Do Transformers See Like Convolutional Neural Networks?
Deep learning capabilities have arguably entered a new stage since around 2020. These new capabilities also rely on new design principles, with self-supervision, large scale pretraining and transfer learning all playing central roles. Perhaps most strikingly, this new stage of deep learning makes critical use of Transformers. Initially developed for machine translation tasks, then rapidly adopted across different NLP tasks, Transformers have recently shown superior performance to Convolutional Neural Networks (CNNs) on a variety of computer vision tasks. As CNNs have been the de-facto model for visual data for almost a decade, this gives rise to a fundamental question: how are Transformers solving visual tasks, and what can we learn about their successful application? In this talk, I present results providing answers to these questions. I overview key differences in image representations in Transformers and CNNs, and reveal how these arise from the differing functions of self-attention vs convolutions. I highlight connections between pretraining and learned representations, and explore ramifications for transfer learning and the role of scale in performance.
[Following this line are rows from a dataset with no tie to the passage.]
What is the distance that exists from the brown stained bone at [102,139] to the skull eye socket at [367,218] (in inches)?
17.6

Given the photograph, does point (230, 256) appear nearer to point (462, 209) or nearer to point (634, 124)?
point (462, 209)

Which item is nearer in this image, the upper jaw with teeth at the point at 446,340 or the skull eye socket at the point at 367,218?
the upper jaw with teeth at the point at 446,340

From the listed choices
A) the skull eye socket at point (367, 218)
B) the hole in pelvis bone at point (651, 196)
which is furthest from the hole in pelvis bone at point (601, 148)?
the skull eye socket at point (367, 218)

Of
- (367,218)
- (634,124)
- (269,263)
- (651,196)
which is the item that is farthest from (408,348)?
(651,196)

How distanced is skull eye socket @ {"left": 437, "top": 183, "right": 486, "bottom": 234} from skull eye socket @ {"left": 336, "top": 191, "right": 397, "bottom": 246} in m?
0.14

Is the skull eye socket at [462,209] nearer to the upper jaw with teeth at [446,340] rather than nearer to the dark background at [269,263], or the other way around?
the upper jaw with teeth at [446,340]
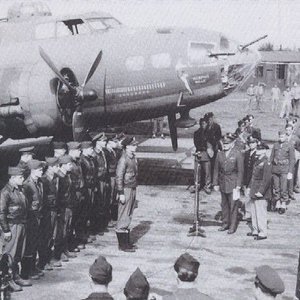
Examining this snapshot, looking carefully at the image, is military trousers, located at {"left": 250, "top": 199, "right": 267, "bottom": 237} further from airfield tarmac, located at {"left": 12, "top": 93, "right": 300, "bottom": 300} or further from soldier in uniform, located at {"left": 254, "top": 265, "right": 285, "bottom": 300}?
soldier in uniform, located at {"left": 254, "top": 265, "right": 285, "bottom": 300}

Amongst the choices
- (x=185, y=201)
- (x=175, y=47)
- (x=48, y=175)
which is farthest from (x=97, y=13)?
(x=48, y=175)

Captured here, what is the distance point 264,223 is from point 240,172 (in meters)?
1.18

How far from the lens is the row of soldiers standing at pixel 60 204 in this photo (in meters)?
8.16

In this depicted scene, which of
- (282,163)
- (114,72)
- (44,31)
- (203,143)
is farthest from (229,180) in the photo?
(44,31)

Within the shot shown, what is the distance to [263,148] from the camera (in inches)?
431

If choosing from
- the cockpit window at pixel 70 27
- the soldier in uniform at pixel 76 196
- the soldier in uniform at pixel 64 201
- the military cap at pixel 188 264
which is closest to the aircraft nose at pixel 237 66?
the cockpit window at pixel 70 27

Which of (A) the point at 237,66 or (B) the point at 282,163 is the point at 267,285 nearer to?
(B) the point at 282,163

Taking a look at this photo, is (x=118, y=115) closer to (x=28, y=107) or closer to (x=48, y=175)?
(x=28, y=107)

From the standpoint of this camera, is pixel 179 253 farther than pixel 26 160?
Yes

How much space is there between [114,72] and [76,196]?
15.3 ft

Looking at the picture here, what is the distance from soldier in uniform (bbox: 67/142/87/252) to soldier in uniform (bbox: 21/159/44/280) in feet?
3.02

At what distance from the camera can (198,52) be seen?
1338 cm

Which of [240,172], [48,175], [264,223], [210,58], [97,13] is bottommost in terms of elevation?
[264,223]

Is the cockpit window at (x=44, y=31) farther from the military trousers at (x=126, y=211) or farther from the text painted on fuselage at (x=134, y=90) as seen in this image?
the military trousers at (x=126, y=211)
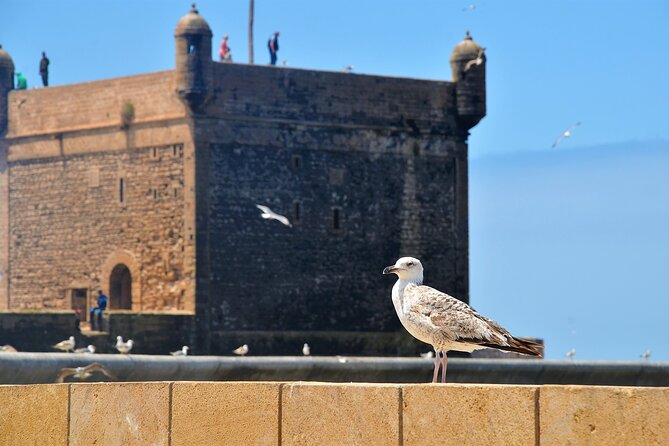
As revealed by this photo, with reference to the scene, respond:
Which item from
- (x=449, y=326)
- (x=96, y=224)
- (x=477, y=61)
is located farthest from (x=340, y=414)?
(x=477, y=61)

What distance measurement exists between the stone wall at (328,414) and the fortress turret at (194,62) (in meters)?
21.3

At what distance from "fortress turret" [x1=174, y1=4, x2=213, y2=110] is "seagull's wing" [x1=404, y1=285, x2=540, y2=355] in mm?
22598

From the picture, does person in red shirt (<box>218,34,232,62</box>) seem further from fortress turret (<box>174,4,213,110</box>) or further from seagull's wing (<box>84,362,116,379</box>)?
seagull's wing (<box>84,362,116,379</box>)

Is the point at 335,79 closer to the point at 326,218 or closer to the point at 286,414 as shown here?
the point at 326,218

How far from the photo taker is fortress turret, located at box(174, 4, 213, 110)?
110 feet

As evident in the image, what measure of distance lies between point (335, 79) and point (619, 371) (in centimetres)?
926

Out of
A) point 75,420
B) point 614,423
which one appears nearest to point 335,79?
point 75,420

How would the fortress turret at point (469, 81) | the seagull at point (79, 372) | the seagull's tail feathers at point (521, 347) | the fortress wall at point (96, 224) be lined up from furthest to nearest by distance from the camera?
the fortress turret at point (469, 81) < the fortress wall at point (96, 224) < the seagull at point (79, 372) < the seagull's tail feathers at point (521, 347)

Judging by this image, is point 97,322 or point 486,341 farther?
point 97,322

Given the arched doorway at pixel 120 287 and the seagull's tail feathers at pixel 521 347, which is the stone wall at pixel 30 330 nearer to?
the arched doorway at pixel 120 287

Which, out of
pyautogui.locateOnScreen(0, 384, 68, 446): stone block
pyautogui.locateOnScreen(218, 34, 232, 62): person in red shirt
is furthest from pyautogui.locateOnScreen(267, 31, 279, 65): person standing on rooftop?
pyautogui.locateOnScreen(0, 384, 68, 446): stone block

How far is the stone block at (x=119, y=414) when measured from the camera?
11047 millimetres

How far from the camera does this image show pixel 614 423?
29.0 ft

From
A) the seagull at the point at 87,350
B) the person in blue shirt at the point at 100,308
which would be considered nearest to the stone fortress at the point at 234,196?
the person in blue shirt at the point at 100,308
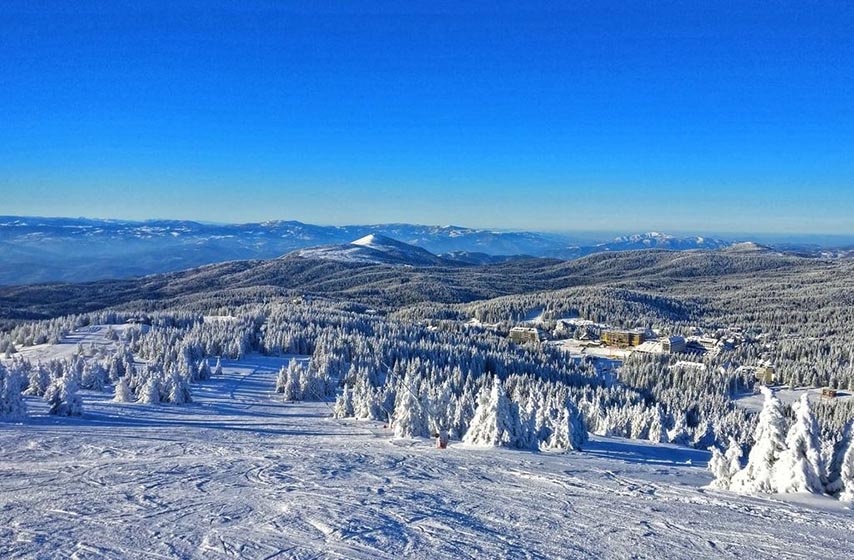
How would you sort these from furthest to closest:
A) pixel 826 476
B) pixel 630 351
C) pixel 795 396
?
pixel 630 351 → pixel 795 396 → pixel 826 476

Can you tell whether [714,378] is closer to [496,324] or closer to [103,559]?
[496,324]

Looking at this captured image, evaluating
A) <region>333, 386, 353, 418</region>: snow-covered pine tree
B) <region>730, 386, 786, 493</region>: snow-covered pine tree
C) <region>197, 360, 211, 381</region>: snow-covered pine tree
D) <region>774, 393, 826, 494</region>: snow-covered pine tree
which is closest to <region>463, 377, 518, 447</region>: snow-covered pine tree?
<region>730, 386, 786, 493</region>: snow-covered pine tree

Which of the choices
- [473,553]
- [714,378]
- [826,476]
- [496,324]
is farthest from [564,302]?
[473,553]

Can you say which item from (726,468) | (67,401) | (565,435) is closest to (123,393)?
(67,401)

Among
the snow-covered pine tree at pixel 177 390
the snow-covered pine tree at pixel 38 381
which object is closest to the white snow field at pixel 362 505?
the snow-covered pine tree at pixel 177 390

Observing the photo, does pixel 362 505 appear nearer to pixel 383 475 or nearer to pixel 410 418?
pixel 383 475
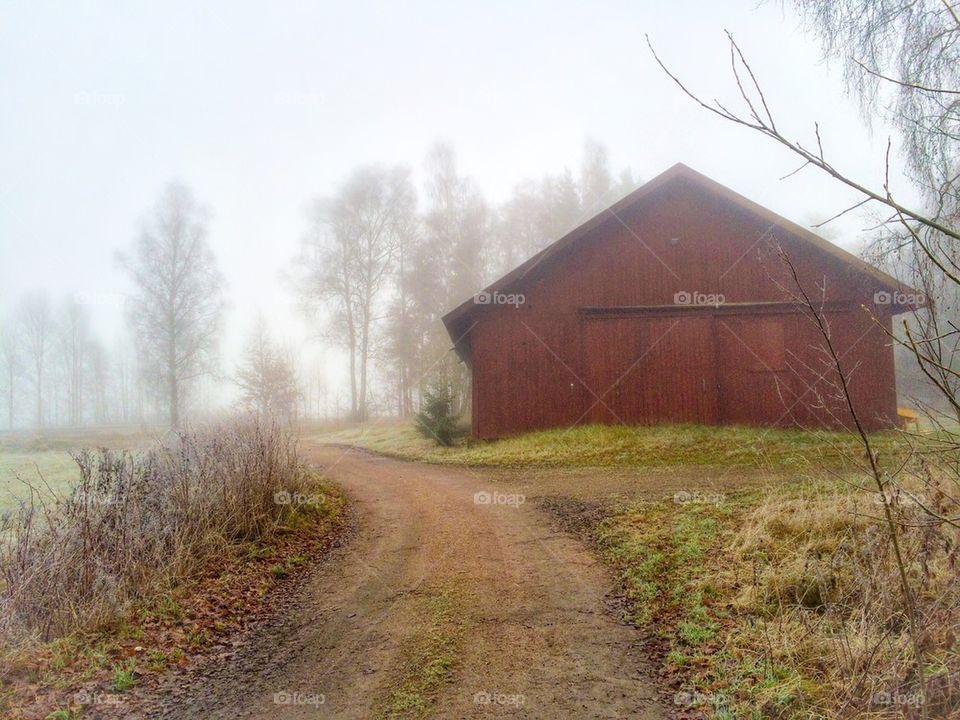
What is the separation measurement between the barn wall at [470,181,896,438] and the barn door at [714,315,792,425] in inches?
1.1

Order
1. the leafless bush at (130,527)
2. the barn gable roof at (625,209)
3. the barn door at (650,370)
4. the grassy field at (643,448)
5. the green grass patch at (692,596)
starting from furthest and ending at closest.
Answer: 1. the barn door at (650,370)
2. the barn gable roof at (625,209)
3. the grassy field at (643,448)
4. the leafless bush at (130,527)
5. the green grass patch at (692,596)

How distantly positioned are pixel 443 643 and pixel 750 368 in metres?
12.6

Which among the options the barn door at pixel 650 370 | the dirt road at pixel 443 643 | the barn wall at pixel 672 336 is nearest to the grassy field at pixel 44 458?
the dirt road at pixel 443 643

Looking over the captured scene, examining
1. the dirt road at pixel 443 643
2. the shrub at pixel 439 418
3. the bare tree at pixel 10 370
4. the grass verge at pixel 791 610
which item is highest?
the bare tree at pixel 10 370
Maithra Raghu is a Senior Research Scientist at Google Brain and finished her PhD in Computer Science at Cornell University. Her research broadly focuses on enabling effective collaboration between humans and AI, from design to deployment. Specifically, her work develops algorithms to gain insights into deep neural network representations and uses these insights to inform the design of AI systems and their interaction with human experts at deployment. Her work has been featured in many press outlets including The Washington Post, WIRED and Quanta Magazine. She has been named one of the Forbes 30 Under 30 in Science, a 2020 STAT Wunderkind, and a Rising Star in EECS.